● Work to be completed: From the listing below, keep only the lines that contain the string "tail". Case counts.

● Data records:
▼

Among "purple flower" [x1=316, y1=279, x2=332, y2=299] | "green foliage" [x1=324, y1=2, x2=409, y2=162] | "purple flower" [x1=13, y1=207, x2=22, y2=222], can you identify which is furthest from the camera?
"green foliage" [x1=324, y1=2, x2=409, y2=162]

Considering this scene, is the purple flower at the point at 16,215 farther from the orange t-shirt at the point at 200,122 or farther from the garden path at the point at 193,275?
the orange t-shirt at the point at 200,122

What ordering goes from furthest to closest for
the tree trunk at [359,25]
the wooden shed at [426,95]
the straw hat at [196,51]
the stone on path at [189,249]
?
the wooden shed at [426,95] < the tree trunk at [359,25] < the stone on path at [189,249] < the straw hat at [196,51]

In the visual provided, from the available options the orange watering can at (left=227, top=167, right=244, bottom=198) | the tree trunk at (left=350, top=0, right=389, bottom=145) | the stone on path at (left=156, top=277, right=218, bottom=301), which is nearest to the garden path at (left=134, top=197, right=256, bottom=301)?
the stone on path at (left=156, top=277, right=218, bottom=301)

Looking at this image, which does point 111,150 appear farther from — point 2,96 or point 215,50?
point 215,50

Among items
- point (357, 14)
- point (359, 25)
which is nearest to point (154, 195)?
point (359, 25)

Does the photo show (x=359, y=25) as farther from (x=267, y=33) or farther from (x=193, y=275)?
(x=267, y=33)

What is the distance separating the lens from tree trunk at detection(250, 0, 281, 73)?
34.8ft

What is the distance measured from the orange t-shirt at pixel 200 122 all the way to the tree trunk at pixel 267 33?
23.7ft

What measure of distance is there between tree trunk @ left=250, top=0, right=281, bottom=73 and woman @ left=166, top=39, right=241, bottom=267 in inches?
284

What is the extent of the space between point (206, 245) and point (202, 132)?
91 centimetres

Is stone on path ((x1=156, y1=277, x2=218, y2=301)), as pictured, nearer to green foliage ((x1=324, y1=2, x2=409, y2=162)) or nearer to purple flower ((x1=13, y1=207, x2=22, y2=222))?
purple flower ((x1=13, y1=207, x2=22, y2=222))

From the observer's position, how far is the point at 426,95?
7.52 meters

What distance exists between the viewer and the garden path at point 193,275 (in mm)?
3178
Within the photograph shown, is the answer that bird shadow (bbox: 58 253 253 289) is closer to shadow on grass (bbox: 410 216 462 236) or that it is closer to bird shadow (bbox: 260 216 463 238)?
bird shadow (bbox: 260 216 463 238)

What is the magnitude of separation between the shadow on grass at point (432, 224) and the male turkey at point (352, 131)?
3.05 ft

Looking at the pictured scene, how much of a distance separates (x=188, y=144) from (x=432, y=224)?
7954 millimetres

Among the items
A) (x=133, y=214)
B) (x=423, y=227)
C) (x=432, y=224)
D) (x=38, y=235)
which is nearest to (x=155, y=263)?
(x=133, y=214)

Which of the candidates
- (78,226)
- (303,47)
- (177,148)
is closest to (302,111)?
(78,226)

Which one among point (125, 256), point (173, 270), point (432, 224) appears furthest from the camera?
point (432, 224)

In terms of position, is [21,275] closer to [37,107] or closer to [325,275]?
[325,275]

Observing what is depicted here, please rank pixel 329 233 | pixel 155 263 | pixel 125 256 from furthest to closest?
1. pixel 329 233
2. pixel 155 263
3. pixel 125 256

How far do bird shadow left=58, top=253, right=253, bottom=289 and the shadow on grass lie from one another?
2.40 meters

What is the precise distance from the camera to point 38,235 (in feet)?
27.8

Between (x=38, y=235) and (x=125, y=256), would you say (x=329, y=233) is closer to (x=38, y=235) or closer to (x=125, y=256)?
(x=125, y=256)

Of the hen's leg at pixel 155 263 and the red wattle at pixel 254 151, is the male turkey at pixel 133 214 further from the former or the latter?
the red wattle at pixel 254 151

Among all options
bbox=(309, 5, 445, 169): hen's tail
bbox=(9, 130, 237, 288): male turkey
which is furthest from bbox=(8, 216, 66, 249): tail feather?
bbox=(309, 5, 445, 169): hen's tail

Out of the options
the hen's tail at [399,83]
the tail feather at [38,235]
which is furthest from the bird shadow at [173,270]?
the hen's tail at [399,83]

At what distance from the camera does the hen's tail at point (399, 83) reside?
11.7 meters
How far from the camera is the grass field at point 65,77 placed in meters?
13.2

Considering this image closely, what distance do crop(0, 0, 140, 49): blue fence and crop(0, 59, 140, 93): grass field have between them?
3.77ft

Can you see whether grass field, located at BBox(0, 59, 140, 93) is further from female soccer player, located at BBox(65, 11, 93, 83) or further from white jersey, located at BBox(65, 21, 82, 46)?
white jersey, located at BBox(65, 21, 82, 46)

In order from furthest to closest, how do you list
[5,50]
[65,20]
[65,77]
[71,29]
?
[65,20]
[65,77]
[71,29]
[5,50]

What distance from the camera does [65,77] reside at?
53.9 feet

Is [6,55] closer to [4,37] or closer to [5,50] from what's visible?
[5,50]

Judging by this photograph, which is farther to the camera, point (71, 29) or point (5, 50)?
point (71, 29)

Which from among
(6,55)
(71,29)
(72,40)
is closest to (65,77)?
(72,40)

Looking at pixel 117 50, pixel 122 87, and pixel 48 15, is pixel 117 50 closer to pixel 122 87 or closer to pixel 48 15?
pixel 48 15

▲

● Reply to the exercise:
bbox=(309, 5, 445, 169): hen's tail
which is furthest from bbox=(8, 216, 66, 249): tail feather?
bbox=(309, 5, 445, 169): hen's tail
the hen's tail at [399,83]
the tail feather at [38,235]
the hen's tail at [399,83]
At what distance from the camera does the hen's tail at point (399, 83) reside?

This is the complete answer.